Prompt => Among the lines of data below, reproduce only those from the one with "Anxiety album cover" through the one with "专业在线股票配资网 一财社论：投资者遴荐解放是本钱阛阓的灵魂", exactly as they stand, both ends included.

Input data =>

================================

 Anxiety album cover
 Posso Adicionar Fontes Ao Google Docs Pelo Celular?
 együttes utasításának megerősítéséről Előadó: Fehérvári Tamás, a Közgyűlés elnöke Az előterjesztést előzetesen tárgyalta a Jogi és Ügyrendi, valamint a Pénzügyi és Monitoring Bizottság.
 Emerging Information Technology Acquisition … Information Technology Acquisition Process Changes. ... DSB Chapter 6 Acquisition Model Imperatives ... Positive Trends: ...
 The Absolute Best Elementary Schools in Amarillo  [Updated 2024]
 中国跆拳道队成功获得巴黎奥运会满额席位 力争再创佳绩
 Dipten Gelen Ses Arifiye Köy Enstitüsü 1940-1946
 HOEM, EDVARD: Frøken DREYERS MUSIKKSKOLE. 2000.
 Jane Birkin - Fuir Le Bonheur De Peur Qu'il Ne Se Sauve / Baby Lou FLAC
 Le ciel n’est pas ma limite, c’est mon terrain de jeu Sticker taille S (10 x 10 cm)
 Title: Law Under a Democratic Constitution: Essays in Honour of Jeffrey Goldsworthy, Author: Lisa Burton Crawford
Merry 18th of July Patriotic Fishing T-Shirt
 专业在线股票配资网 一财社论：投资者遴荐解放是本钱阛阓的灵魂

================================

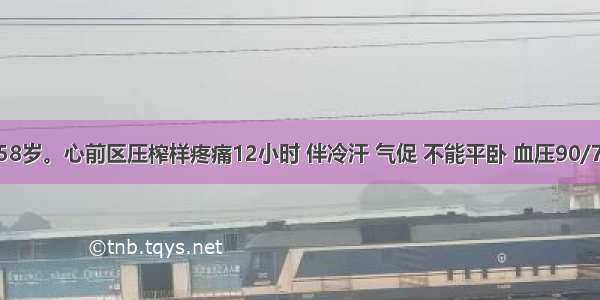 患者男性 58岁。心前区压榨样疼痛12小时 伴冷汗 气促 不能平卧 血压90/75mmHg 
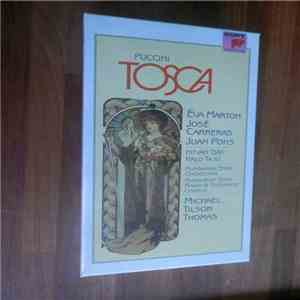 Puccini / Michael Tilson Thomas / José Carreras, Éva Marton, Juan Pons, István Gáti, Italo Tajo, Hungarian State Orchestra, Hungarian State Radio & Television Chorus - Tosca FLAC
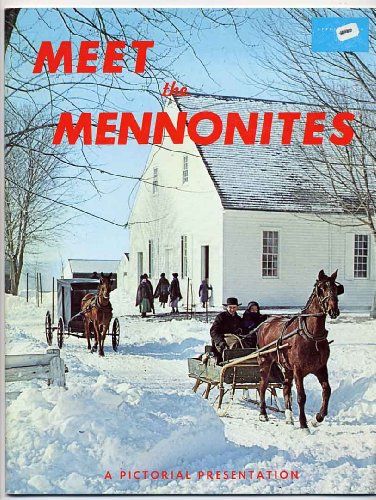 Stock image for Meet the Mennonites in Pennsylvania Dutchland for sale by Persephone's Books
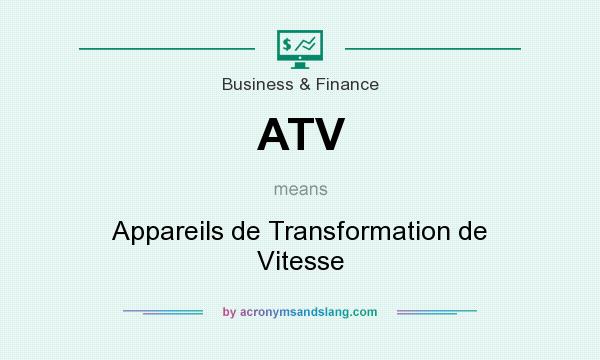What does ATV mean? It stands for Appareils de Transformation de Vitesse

================================

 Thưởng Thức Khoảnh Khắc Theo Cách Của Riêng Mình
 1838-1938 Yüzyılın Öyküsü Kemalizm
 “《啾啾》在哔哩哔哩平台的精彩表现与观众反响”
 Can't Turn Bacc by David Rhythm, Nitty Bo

================================

Task response =>
 Anxiety album cover
 Posso Adicionar Fontes Ao Google Docs Pelo Celular?
 együttes utasításának megerősítéséről Előadó: Fehérvári Tamás, a Közgyűlés elnöke Az előterjesztést előzetesen tárgyalta a Jogi és Ügyrendi, valamint a Pénzügyi és Monitoring Bizottság.
 Emerging Information Technology Acquisition … Information Technology Acquisition Process Changes. ... DSB Chapter 6 Acquisition Model Imperatives ... Positive Trends: ...
 The Absolute Best Elementary Schools in Amarillo  [Updated 2024]
 中国跆拳道队成功获得巴黎奥运会满额席位 力争再创佳绩
 Dipten Gelen Ses Arifiye Köy Enstitüsü 1940-1946
 HOEM, EDVARD: Frøken DREYERS MUSIKKSKOLE. 2000.
 Jane Birkin - Fuir Le Bonheur De Peur Qu'il Ne Se Sauve / Baby Lou FLAC
 Le ciel n’est pas ma limite, c’est mon terrain de jeu Sticker taille S (10 x 10 cm)
 Title: Law Under a Democratic Constitution: Essays in Honour of Jeffrey Goldsworthy, Author: Lisa Burton Crawford
Merry 18th of July Patriotic Fishing T-Shirt
 专业在线股票配资网 一财社论：投资者遴荐解放是本钱阛阓的灵魂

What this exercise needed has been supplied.